DATASET ROWS
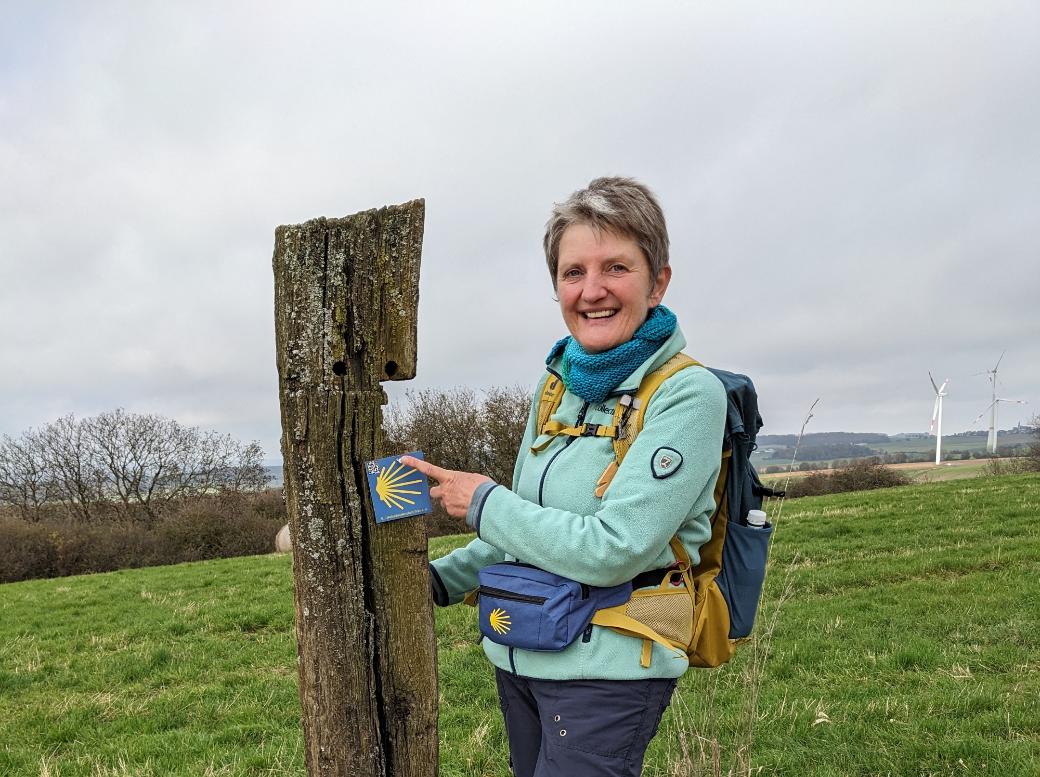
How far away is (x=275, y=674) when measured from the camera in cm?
789

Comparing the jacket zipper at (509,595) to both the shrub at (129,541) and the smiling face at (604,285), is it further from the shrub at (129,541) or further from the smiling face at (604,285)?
the shrub at (129,541)

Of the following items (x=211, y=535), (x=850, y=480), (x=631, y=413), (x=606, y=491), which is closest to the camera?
(x=606, y=491)

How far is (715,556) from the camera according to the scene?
2344 mm

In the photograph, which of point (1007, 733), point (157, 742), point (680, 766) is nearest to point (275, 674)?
point (157, 742)

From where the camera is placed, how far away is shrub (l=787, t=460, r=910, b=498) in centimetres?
2783

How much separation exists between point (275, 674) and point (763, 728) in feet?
16.1

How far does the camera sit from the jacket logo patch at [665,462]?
2.02m

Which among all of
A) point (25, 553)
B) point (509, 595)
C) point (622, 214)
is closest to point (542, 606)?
point (509, 595)

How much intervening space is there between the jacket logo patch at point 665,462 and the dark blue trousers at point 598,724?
569mm

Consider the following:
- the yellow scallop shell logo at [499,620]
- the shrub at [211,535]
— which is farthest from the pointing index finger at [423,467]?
the shrub at [211,535]

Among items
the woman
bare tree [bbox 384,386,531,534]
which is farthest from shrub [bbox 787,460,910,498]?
the woman

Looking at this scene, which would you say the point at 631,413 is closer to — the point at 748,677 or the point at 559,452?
the point at 559,452

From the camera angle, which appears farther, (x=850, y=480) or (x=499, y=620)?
(x=850, y=480)

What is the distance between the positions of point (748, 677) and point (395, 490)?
2.26 meters
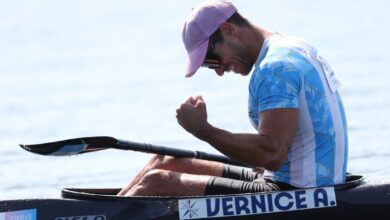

WHAT THE TASK REQUIRES
Select every line in the data above that contains the word "between", and copy each one unchanged.

THE OUTPUT
How much separation exists between point (275, 674) and point (763, 728) in feet?
How much intervening space is there between the jacket logo patch at point 665,462 and the dark blue trousers at point 598,724?
What is the distance between the positions of point (748, 677) and point (395, 490)?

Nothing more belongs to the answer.